■ **What you will do**
Retype the following data exactly, but leave its pictures out.

■ **Dataset excerpts**
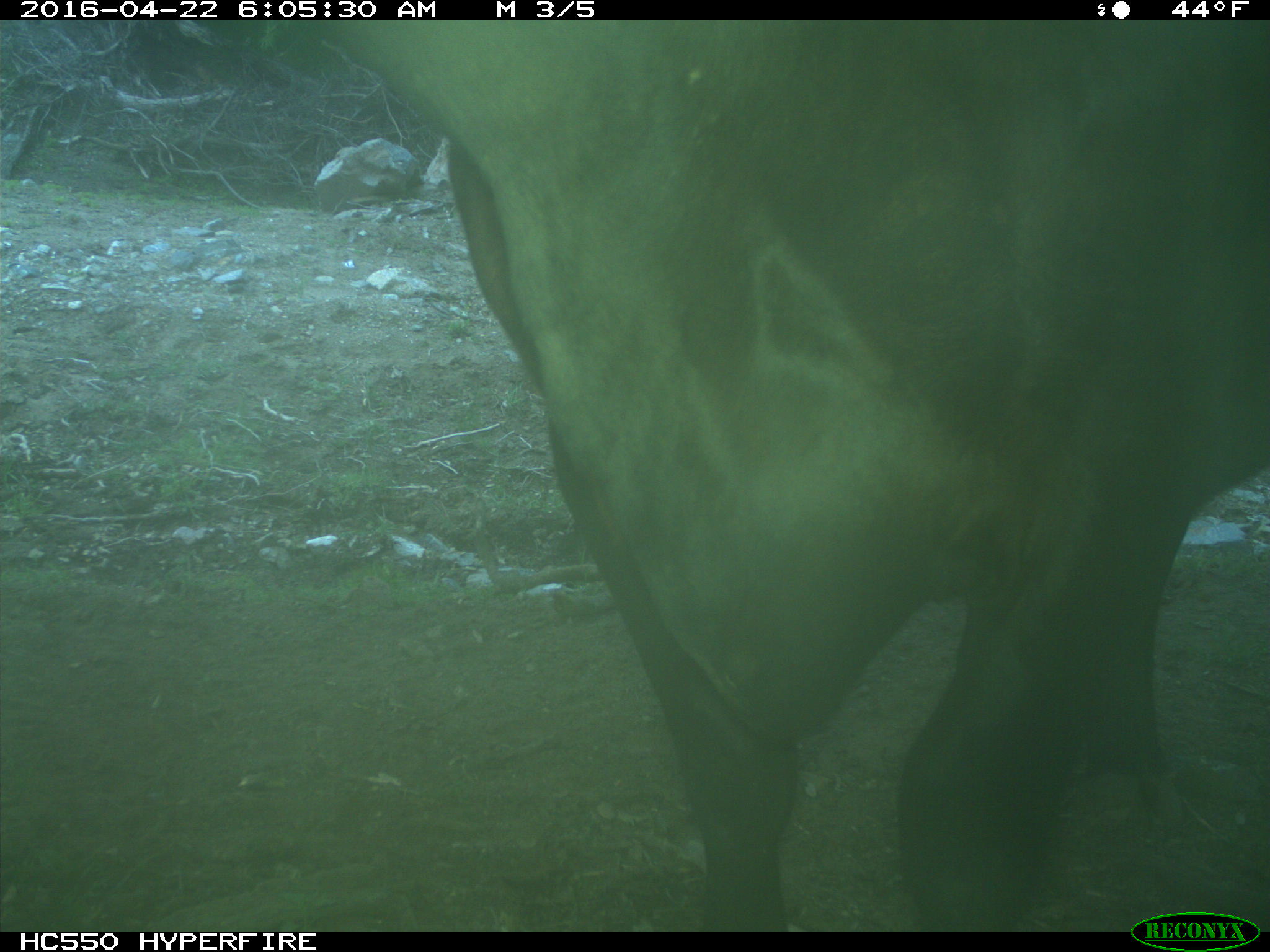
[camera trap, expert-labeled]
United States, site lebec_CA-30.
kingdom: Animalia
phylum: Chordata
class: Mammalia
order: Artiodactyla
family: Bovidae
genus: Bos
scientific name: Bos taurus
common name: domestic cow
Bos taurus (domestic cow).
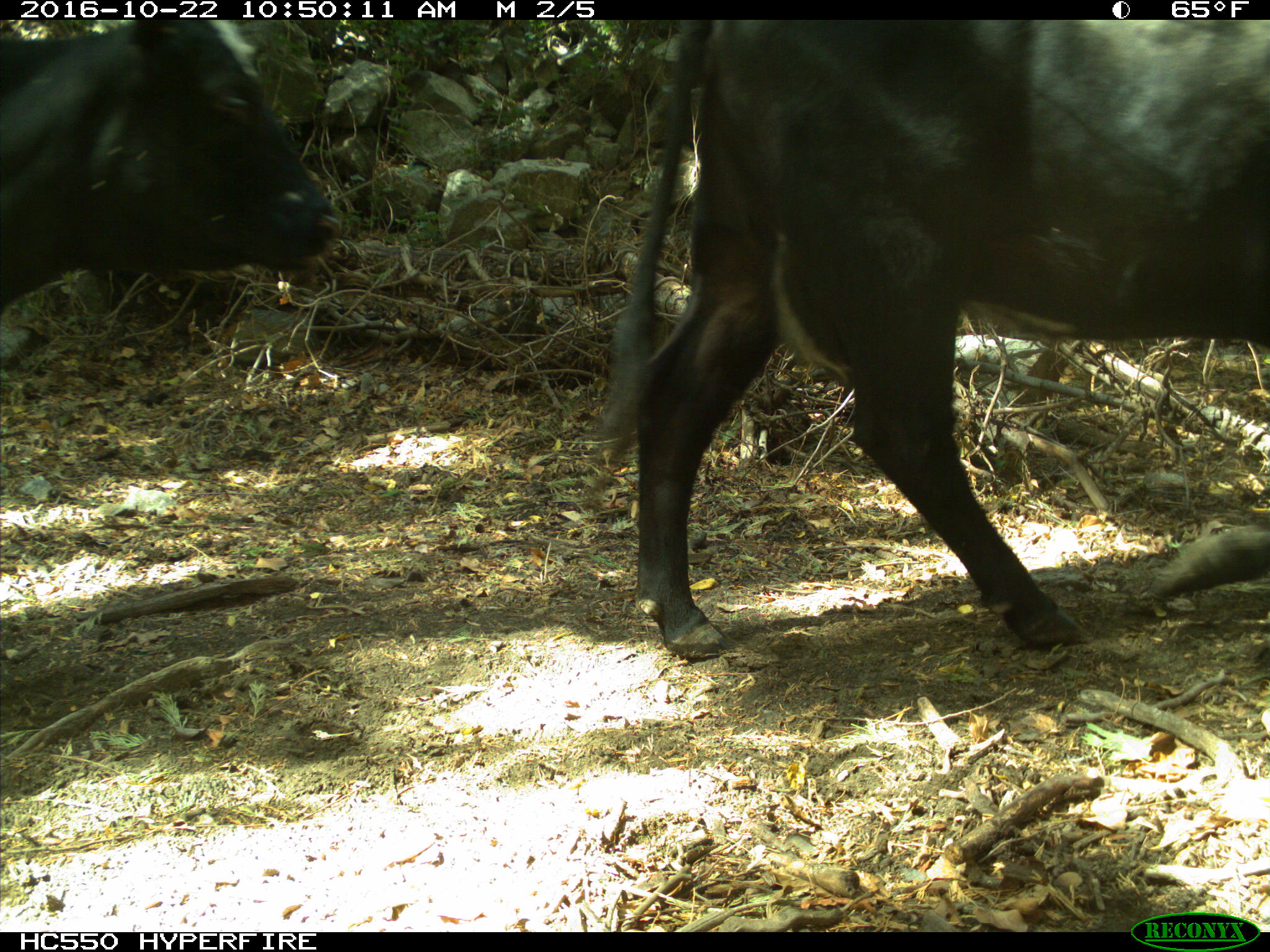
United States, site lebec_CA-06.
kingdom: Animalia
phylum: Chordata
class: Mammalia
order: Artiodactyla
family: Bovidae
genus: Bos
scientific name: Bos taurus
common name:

■ **Output for this task**
[camera trap, expert-labeled]
United States, site lebec_CA-30.
kingdom: Animalia
phylum: Chordata
class: Mammalia
order: Artiodactyla
family: Bovidae
genus: Bos
scientific name: Bos taurus
common name: domestic cow
Bos taurus (domestic cow).
United States, site lebec_CA-06.
kingdom: Animalia
phylum: Chordata
class: Mammalia
order: Artiodactyla
family: Bovidae
genus: Bos
scientific name: Bos taurus
common name:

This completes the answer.